* _TEXT EXTRACT_:
>> Start

This series is in German and English.

Roman numerals in the container list refer to the earlier typewritten inventory. Numbers refer to the earlier inventory available at the LBI which lists each clipping.

Series II is comprised of the following five subseries:

Scope and Content:

Clippings include articles about Picard's written works, articles by and about Gertrud Kolmar, and editorials. Many clippings focus on issues related Jewish life, religion, and literature, or on well-known Jewish personalities, and most of the clippings are from Jewish newspapers and newsletters.

Subseries 1: Clippings by Jacob Picard, 1908-1964

Scope and Content:

Subseries 1 holds clippings written by Jacob Picard, and published under his name. Most of these clipping focus on literary issues, including poetry.

31Clippings (II.A; Nos. 1-50)1908-1934
32Clippings (II.A; Nos. 51-105)1934-1949
33Clippings (II.A; Nos. 106-157)1951-1964

Subseries 2: Clippings Under Pseudonyms,  1920-1937

Scope and Content:

This subseries is comprised of newspaper articles written by Jacob Picard under his pseudonyms J.P. Wangen and Jakob Badner. Items found here include poetry, literary articles, and an article on Jews in Wangen.

34Clippings, Editorials (II.B; Nos. 1-25)1920-1937

Subseries 3: Literary Works by Others, undated, 1938-1950

Scope and Content:

Subseries 3 does not include clippings, but does hold writings by other authors. Significant among these writings are many poems by Marianne Rein as well as some poetry by Gerturd Kolmar. A play written by Gertrud Kolmar will also be found here.

35Poetry and Editorials (II.C; Nos. 1-16)1938-1950
36Cécile Renault: Schauspiel in vier Aufzuegen von Gertrud Kolmar — Original: FRAGILE - NOT FOR USE (II.C; No. 16)undated

Subseries 4: Clippings about Jacob Picard and his Literary Works,  1882-1964

Scope and Content:

Subseries 4 holds clippings concerning Jacob Picard and his literary works. Items mentioned in the clippings in this subseries include the Bodensee-Literatur award he received, biographical articles, and articles concerning his works Der Gezeichnete and Franz Sigel: Bürger und Soldat, Kämpfer für die Freiheit in zwei Welten. Other articles found here include reviews Jacob Picard wrote concerning other authors' works, announcements for his books, and articles on Jewish topics.

>> End

* _DATA EXCERPT_:
>> Start

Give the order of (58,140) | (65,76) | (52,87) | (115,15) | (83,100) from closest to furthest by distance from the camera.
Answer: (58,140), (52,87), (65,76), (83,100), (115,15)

>> End

* _TASK INSTRUCTIONS_:
**a.** Under which pseudonyms did Jacob Picard write, according to the collection description?
**b.** Retype the collection description from "Series II is" to "issues, including poetry.".
The data has no connection to the collection description.

* _SOLUTIONS PER TASK_:
**a.** J.P. Wangen and Jakob Badner.

**b.**
Series II is comprised of the following five subseries:

Scope and Content:

Clippings include articles about Picard's written works, articles by and about Gertrud Kolmar, and editorials. Many clippings focus on issues related Jewish life, religion, and literature, or on well-known Jewish personalities, and most of the clippings are from Jewish newspapers and newsletters.

Subseries 1: Clippings by Jacob Picard, 1908-1964

Scope and Content:

Subseries 1 holds clippings written by Jacob Picard, and published under his name. Most of these clipping focus on literary issues, including poetry.